The session saw another stream of bad news. Mr. Bernanke said during a speech in Frankfurt, Germany, that he would work closely with other central banks to try to alleviate the global financial crisis and left open the door to a fresh interest rate cut. The Fed will meet Dec. 16 at its last regularly scheduled meeting this year.

While Wall Street would like to see another rate cut, many investors aren’t sure, given the litany of bad economic and corporate news, of how effective a rate reduction would be in the near term. Many investors are still trying to assimilate to the idea that the economy’s downturn would be protracted, lasting well into next year and perhaps longer.

The Commerce Department reported that retail sales plunged by the largest amount on record in October as consumers cut back on spending in the wake of the financial crisis. Retail sales fell by 2.8 percent last month, surpassing the old mark of a 2.65 percent drop in November 2001 in the wake of the terrorist attacks that year.

The market got more disappointing consumer news from retailers Abercrombie & Fitch Co. and JCPenney Co. Both warned that profits will come in below Wall Street’s already lowered projections as retailers head into a holiday shopping season that could be among the slowest on record.

The great fear on Wall Street is that Americans’ reluctance to spend will extend what is already a serious economic downturn. A barrage of negative consumer news sent stocks tumbling earlier in the week.

But the market drew some comfort Friday afternoon from comments from Treasury Secretary Henry M. Paulson Jr., who told CNBC that capital injections in the banking sector will help stimulate lending. He also defended the decision to not buy so-called toxic assets from banks, saying that it would not work quickly. The move helped send stocks falling earlier this week.

The Dow fell 337.93, or 3.82 percent, to 8,497.31. The Standard & Poor’s 500 Index fell 38.00, or 4.17 percent, to 873.29, and the Nasdaq Composite Index stumbled 79.85, or 5.00 percent, to 1,516.85.

The Russell 2000 Index of smaller companies fell 34.71, or 7.07 percent, to 456.52.

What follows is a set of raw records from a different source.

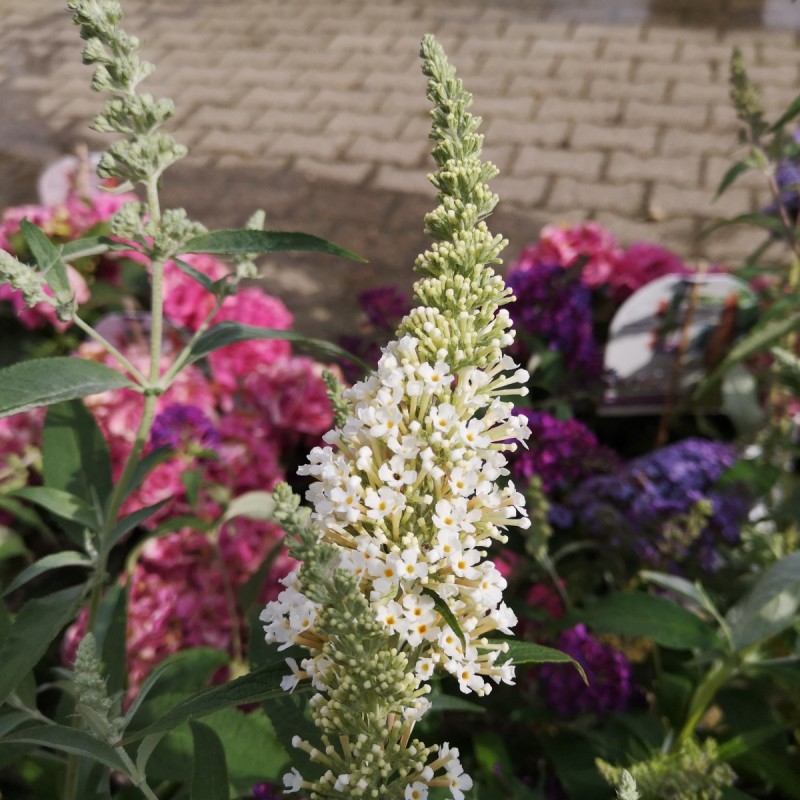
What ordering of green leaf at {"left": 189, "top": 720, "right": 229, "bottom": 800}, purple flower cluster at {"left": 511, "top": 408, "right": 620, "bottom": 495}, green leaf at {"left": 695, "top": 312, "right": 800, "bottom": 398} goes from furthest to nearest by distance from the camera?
1. green leaf at {"left": 695, "top": 312, "right": 800, "bottom": 398}
2. purple flower cluster at {"left": 511, "top": 408, "right": 620, "bottom": 495}
3. green leaf at {"left": 189, "top": 720, "right": 229, "bottom": 800}

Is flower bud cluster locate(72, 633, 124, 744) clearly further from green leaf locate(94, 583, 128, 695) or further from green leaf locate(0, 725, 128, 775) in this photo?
green leaf locate(94, 583, 128, 695)

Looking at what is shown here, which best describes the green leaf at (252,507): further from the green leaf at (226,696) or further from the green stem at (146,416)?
the green leaf at (226,696)

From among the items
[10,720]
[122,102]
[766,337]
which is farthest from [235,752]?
[766,337]

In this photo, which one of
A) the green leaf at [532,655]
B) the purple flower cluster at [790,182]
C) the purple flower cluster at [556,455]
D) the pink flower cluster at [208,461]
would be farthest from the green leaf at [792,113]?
the green leaf at [532,655]

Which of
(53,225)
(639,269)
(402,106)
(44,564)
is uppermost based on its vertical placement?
(402,106)

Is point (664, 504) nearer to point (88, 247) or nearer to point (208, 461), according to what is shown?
point (208, 461)

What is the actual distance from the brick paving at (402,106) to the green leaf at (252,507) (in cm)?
193

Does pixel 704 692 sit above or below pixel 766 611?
below

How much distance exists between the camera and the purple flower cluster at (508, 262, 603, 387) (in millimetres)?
2217

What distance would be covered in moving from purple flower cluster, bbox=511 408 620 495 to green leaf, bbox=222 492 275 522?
54 centimetres

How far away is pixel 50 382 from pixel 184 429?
821mm

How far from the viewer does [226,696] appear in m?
0.88

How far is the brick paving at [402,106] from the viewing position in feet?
14.8

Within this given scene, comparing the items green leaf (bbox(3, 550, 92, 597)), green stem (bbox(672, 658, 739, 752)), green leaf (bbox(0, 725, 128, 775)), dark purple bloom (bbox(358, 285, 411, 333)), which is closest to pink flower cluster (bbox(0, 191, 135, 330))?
dark purple bloom (bbox(358, 285, 411, 333))
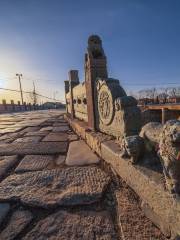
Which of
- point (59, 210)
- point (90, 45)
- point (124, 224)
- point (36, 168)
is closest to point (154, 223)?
point (124, 224)

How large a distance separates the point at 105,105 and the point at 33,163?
171cm

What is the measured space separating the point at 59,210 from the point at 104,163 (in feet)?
4.18

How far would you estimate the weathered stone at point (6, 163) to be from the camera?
2.79m

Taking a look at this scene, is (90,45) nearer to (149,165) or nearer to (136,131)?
(136,131)

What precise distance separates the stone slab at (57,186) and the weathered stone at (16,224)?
15cm

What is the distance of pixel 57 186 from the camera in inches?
87.4

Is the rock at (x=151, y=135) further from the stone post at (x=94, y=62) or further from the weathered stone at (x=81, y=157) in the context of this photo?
the stone post at (x=94, y=62)

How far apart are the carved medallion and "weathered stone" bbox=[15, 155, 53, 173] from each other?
132cm

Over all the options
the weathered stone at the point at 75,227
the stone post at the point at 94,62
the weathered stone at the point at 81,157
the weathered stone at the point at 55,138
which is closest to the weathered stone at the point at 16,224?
the weathered stone at the point at 75,227

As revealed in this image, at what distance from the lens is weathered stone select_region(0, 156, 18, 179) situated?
2.79 metres

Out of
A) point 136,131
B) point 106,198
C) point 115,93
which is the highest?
point 115,93

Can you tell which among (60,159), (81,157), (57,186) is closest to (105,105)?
(81,157)

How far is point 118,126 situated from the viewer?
299 cm

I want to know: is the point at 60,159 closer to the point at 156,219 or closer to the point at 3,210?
the point at 3,210
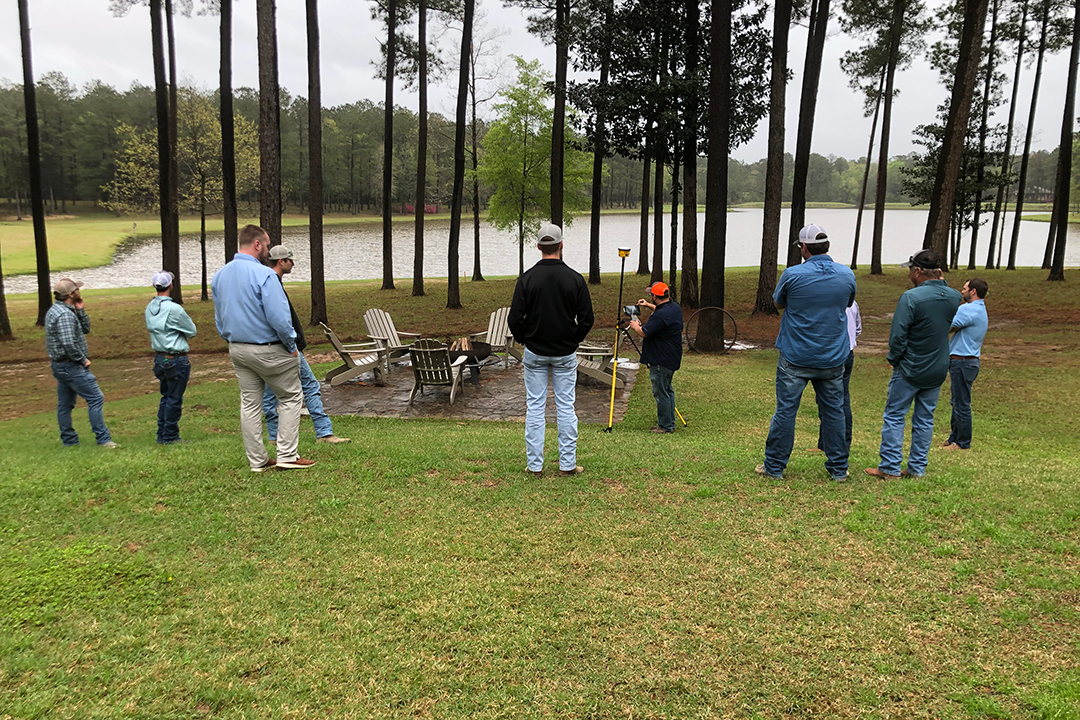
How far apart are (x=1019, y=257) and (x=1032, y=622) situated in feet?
187

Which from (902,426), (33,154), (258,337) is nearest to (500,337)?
(258,337)

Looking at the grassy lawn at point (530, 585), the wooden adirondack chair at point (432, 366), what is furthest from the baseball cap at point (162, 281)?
the wooden adirondack chair at point (432, 366)

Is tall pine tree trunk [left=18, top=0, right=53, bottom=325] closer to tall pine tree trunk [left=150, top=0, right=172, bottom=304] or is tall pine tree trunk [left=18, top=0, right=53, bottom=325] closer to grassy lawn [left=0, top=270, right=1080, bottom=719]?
tall pine tree trunk [left=150, top=0, right=172, bottom=304]

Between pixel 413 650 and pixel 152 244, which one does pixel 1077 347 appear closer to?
pixel 413 650

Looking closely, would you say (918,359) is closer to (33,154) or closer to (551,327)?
(551,327)

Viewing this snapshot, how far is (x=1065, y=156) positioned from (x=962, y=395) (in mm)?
25128

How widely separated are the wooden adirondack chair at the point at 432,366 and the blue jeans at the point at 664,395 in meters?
3.22

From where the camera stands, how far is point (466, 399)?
9820 mm

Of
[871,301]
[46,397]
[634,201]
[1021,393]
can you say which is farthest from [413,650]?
[634,201]

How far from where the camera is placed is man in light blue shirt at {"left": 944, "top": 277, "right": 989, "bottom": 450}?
685 cm

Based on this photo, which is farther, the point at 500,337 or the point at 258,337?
the point at 500,337

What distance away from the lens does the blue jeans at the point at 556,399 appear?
5.37 meters

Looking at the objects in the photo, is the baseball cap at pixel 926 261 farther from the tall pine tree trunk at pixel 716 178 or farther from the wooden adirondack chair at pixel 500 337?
the tall pine tree trunk at pixel 716 178

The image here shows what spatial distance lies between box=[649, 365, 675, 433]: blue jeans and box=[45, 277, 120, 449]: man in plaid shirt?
6223 millimetres
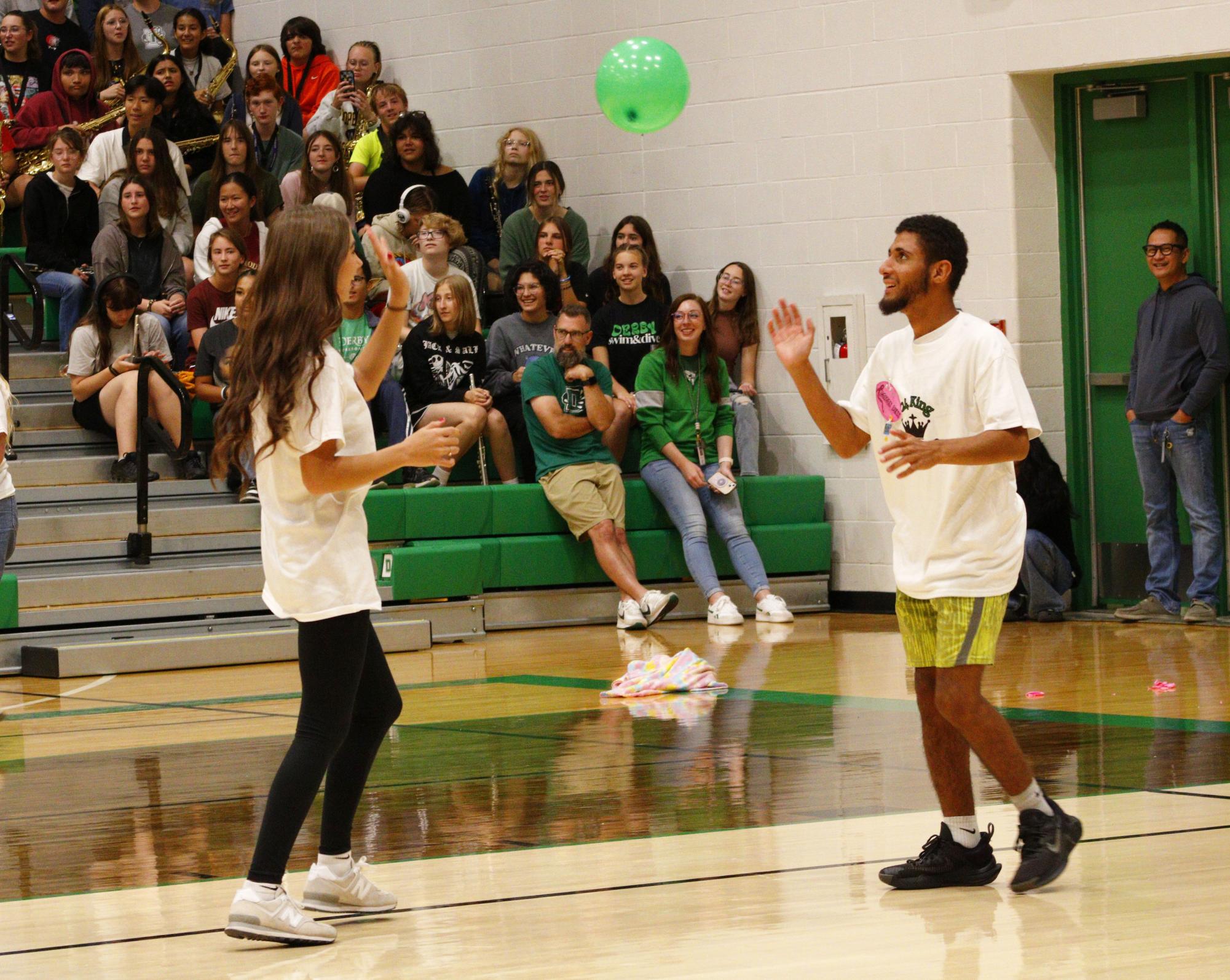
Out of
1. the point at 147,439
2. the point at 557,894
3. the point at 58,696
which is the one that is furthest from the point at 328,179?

Declining issues outpaced advancers by about 4 to 1 on the New York Stock Exchange, where volume came to 1.4 billion shares.

On Thursday, the Dow’s surge was the third-largest point gain for a single session on record, following the 889-point rise on Oct. 28 and the 936-point surge on Oct. 13. The rally came after three days of selling that wiped out about $1 trillion in shareholder value.

Wall Street’s violent swings in recent weeks are part of the market’s ongoing “bottoming” process, analysts say, in which the market retests the lows hit last month. The market is expected to remain volatile, as evidenced by past recoveries from a bear market.